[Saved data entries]
◇ ◇ ◇ ◇ ◇

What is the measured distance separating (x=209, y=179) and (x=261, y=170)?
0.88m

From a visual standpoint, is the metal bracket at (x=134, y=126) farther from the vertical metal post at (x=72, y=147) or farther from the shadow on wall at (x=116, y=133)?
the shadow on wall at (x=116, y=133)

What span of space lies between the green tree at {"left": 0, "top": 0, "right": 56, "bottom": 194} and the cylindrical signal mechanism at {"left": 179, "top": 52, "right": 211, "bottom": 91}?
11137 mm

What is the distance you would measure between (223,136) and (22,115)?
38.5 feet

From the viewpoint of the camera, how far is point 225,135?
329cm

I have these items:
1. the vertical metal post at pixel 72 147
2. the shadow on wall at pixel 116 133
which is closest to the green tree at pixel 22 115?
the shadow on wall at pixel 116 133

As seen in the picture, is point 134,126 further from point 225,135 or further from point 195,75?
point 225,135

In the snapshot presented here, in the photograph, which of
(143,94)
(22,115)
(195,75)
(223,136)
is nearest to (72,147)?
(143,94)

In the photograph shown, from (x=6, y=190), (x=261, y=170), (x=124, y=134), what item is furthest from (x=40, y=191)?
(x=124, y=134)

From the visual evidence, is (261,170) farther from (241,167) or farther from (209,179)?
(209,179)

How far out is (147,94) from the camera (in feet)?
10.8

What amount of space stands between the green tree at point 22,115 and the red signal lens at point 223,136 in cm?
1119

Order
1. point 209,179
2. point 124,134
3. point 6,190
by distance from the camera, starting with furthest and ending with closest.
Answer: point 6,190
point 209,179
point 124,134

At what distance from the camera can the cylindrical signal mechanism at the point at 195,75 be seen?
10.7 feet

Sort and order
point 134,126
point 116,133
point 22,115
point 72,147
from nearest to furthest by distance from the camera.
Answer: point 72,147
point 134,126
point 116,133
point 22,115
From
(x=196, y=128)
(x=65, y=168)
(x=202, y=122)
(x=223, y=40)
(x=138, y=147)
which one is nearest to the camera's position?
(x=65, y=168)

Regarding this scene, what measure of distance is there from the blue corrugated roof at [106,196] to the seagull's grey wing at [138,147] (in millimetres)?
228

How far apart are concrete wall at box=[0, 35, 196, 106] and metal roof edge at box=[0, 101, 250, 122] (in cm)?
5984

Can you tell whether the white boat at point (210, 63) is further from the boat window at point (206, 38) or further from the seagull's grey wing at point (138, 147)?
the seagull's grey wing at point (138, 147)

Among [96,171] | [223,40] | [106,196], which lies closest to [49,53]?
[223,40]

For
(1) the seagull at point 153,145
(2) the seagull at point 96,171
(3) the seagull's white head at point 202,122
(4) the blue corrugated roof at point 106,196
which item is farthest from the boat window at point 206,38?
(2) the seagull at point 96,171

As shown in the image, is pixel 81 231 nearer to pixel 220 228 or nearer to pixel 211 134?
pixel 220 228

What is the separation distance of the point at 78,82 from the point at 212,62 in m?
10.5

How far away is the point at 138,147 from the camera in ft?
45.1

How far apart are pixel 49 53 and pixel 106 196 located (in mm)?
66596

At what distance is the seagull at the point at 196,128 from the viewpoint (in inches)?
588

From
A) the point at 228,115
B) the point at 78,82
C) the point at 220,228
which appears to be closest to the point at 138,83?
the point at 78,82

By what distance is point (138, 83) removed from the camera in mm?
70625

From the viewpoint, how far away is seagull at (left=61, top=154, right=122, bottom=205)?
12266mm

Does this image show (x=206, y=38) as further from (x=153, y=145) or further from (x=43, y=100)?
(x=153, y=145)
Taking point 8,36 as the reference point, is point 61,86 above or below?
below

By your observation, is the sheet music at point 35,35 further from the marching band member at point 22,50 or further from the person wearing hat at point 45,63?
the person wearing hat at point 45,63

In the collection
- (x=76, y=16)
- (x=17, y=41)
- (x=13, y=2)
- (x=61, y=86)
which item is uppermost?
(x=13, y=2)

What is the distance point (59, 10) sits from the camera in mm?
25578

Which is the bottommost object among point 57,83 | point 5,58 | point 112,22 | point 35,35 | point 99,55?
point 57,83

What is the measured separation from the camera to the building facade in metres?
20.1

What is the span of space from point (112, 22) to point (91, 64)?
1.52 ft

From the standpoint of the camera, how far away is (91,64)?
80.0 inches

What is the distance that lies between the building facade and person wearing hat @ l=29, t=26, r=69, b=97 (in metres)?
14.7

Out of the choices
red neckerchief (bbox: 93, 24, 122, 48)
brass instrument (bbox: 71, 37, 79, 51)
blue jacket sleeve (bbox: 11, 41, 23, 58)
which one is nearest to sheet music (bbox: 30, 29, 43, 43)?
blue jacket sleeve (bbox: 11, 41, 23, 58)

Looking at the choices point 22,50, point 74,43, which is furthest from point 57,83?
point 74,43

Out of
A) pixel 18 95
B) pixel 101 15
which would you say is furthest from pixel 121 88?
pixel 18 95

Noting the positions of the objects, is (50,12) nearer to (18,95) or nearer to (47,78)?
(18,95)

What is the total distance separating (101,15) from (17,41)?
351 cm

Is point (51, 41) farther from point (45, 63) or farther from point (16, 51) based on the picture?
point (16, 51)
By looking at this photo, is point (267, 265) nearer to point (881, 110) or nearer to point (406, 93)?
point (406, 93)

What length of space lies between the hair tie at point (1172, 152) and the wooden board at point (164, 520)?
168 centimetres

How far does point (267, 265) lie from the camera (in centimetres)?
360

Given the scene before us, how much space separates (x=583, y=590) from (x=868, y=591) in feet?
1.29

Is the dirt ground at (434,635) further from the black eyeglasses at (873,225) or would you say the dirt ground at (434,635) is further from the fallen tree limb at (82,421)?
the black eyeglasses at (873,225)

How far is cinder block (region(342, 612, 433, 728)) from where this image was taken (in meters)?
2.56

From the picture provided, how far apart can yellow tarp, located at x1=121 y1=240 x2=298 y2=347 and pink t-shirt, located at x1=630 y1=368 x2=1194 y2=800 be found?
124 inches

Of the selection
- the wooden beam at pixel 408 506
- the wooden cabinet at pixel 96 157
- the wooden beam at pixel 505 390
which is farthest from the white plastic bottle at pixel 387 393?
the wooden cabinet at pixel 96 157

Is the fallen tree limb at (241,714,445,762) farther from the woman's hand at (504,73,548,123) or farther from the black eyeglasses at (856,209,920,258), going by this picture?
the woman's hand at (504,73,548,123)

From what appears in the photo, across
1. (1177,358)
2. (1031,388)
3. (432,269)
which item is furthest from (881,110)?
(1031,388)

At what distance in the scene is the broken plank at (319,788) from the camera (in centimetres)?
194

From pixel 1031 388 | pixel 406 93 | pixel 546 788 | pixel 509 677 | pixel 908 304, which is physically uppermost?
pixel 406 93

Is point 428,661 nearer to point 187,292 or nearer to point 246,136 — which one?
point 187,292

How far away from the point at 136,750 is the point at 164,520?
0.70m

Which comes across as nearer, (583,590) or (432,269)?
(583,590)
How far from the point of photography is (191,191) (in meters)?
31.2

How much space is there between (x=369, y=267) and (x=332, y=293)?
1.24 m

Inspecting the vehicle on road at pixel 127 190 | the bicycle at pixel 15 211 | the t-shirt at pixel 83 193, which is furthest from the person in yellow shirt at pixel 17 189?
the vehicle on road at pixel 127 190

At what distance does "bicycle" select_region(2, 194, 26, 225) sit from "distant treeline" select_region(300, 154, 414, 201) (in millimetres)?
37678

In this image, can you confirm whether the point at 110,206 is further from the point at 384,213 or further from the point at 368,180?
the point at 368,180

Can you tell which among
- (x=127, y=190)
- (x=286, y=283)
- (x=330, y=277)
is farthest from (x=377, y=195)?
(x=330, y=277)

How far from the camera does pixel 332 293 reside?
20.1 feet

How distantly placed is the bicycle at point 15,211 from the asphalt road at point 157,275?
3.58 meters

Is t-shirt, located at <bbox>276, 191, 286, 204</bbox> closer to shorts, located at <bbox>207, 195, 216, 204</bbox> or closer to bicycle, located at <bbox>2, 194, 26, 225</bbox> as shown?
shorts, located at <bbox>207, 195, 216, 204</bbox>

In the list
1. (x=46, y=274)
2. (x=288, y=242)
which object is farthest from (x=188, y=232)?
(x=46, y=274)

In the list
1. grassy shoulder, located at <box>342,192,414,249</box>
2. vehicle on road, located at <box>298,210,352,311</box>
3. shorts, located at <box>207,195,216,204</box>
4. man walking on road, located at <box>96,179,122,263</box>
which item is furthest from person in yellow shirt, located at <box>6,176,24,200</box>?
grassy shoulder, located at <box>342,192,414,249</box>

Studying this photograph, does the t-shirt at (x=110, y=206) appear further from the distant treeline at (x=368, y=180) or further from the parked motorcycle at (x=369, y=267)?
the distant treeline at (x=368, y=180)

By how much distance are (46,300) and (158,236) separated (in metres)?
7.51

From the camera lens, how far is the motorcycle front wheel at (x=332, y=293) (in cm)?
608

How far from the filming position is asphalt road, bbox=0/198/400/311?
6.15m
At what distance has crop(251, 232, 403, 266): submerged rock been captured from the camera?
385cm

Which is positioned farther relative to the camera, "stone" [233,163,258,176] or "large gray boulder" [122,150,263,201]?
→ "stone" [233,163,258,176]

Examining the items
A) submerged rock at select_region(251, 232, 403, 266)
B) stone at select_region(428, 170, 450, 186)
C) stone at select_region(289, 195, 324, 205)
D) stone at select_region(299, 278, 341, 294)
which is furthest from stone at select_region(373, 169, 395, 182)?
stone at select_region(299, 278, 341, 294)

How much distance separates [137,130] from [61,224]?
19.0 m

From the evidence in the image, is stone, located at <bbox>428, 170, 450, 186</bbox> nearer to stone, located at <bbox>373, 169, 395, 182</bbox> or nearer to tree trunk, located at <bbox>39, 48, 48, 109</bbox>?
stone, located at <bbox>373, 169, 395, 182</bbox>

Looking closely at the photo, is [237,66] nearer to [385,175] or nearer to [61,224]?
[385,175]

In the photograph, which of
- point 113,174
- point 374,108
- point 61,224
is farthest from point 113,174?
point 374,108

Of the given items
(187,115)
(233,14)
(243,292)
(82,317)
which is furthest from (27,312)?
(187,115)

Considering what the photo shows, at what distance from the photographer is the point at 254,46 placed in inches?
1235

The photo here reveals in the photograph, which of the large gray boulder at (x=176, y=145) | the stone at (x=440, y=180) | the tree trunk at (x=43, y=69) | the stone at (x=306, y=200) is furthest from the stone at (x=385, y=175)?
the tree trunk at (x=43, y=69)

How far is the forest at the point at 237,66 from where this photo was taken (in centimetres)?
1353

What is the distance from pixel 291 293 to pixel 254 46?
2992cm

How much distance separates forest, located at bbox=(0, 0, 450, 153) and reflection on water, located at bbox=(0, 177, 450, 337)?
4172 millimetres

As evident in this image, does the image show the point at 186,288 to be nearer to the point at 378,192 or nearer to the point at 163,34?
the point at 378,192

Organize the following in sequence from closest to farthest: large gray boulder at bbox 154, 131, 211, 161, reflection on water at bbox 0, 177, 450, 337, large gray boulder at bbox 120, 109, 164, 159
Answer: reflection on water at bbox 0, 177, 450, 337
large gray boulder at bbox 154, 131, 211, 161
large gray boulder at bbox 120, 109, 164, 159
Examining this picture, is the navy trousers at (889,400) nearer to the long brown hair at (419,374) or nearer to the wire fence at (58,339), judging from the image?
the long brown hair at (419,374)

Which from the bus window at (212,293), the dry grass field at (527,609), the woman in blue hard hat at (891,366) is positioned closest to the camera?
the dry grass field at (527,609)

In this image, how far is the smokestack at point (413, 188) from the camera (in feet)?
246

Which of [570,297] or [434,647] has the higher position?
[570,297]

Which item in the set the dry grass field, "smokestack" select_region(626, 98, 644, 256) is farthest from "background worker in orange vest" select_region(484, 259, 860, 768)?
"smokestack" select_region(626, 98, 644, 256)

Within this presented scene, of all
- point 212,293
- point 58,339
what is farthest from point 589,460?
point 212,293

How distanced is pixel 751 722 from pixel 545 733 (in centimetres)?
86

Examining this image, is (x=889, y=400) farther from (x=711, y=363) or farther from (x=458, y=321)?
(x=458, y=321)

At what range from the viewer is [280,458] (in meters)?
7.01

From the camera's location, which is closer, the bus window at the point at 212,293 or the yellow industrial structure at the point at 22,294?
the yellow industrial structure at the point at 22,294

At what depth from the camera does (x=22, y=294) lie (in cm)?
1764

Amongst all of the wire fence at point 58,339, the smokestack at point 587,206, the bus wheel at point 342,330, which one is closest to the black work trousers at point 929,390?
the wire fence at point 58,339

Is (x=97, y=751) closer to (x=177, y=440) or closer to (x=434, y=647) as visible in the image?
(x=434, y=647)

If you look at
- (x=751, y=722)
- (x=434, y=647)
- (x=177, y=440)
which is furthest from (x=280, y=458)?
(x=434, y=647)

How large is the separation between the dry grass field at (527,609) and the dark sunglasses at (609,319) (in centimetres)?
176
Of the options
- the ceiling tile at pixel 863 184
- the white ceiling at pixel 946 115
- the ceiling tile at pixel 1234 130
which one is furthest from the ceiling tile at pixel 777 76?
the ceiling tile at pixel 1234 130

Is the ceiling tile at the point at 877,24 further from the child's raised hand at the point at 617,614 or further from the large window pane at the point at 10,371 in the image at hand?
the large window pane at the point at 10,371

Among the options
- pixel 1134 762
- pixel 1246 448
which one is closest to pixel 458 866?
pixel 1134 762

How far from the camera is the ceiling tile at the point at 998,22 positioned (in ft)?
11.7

◇ ◇ ◇ ◇ ◇

Set down, unchanged, the line that contains "Is (x=97, y=751)" together with every later line in the records, through the last one.

= Exercise solution =
Is (x=97, y=751) closer to (x=177, y=440) or closer to (x=434, y=647) as visible in the image?
(x=434, y=647)

If you look at
- (x=751, y=722)
- (x=434, y=647)
- (x=177, y=440)
which is furthest from (x=280, y=458)?
(x=434, y=647)

How large is the separation between the dry grass field at (527,609) and the dark sunglasses at (609,319) (in centimetres)?
176
Of the options
- the ceiling tile at pixel 863 184
- the white ceiling at pixel 946 115
- the ceiling tile at pixel 1234 130
which one is furthest from the ceiling tile at pixel 777 76?
the ceiling tile at pixel 1234 130

Is the ceiling tile at the point at 877,24 further from the child's raised hand at the point at 617,614 or further from the large window pane at the point at 10,371 in the image at hand?
the large window pane at the point at 10,371

Among the options
- pixel 1134 762
- pixel 1246 448
which one is closest to pixel 458 866?
pixel 1134 762

How far from the camera is the ceiling tile at the point at 998,22 positioned (in ft)?
11.7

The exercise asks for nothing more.